Gespannt, ein solches Wunder zu erleben, zeigte sich nun die Kinderschar von einer mich auf eine beunruhigende Weise ehrenden Willfährigkeit. Es wuchs meine Scham mit ihrem Glauben. Da es ein Zurück nicht gab, fing ich den traurigen Hokuspokus an.

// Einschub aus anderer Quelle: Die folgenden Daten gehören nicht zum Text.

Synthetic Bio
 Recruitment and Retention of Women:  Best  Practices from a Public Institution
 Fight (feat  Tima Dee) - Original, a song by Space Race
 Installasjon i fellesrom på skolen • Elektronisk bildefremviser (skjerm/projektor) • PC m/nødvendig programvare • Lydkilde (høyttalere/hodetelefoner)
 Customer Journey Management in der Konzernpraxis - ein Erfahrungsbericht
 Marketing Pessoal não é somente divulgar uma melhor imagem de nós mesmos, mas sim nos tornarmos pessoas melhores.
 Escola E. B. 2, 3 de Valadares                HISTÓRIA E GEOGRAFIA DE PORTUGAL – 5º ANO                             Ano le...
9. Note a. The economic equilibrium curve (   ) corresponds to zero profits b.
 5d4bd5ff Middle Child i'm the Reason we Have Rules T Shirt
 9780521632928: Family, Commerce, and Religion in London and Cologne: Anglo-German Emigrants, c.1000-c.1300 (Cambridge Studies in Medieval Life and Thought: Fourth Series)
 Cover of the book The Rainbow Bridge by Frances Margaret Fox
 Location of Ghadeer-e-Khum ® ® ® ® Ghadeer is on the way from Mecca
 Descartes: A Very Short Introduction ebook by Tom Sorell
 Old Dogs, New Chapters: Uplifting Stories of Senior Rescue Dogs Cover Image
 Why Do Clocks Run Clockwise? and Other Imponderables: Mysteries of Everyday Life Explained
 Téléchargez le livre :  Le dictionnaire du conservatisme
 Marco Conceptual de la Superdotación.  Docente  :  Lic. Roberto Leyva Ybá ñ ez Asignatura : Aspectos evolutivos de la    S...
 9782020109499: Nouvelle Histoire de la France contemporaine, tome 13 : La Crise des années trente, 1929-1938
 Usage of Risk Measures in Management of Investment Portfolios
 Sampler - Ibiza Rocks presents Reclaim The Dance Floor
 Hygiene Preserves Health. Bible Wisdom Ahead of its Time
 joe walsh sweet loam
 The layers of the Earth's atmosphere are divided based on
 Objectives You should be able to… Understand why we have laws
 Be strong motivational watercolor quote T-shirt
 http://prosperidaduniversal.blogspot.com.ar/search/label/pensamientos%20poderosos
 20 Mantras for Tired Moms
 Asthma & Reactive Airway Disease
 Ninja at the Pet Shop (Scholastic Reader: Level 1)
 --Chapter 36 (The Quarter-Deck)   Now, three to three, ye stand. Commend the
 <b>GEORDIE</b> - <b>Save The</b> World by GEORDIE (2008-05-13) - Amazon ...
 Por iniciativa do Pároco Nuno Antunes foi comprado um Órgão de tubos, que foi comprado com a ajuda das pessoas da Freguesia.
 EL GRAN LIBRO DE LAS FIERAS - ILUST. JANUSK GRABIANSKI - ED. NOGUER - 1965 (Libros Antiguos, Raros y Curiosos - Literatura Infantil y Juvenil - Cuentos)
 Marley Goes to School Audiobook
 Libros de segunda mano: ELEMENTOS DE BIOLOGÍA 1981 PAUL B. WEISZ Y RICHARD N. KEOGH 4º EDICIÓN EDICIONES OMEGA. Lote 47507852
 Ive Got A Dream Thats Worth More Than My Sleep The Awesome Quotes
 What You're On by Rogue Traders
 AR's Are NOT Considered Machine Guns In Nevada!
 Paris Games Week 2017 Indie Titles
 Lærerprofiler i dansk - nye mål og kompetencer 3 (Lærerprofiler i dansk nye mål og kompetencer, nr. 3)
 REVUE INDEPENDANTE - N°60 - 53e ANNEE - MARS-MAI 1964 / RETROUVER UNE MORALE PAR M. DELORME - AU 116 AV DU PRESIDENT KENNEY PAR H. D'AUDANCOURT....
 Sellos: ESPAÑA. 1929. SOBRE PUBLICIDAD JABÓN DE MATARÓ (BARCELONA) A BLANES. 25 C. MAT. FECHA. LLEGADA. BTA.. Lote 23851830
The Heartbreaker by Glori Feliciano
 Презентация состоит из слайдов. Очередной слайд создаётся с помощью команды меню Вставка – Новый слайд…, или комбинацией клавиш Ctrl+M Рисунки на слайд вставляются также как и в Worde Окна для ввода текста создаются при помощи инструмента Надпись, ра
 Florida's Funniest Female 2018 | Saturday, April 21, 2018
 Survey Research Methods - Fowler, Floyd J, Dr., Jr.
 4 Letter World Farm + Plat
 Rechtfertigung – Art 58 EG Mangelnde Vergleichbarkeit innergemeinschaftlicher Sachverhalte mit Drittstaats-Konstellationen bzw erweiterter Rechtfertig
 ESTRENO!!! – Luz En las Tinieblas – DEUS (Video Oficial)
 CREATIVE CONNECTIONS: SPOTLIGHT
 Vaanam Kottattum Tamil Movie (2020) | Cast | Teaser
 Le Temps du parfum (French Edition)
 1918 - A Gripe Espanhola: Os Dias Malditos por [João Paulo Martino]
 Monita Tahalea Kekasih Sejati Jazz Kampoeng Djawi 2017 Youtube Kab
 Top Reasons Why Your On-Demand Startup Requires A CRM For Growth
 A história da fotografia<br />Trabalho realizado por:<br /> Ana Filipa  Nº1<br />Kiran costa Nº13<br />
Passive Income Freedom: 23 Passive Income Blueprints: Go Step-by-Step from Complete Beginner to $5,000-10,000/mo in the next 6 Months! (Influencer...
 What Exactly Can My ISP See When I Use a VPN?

Jedes Kind mußte einen Stein gegen ein Scheunentor werfen, nach einiger Zeit mußte es dreimal die Worte »Fliege, fliege, fliege!« ausrufen. War dies geschehen, ging es zur Pumpe, wo jeder der Teilnehmer ein Glas Wasser, ohne etwas davon zu verschütten, zu trinken hatte. Da ich einer großen Entlarvung entgegenging, zog ich diese angeblich unumgängliche Vorbereitung so lange wie möglich hin, ohne auf den Gedanken zu kommen, wegen eines angeblich gemachten Fehlers, den Versuch als gescheitert anzusagen. Endlich stieg ich fast verzweifelnd auf irgendeinen Vorbau der Gutsställe hinauf und sprang mit den wenig überzeugenden Worten »Ich fliege, ich fliege!« herunter.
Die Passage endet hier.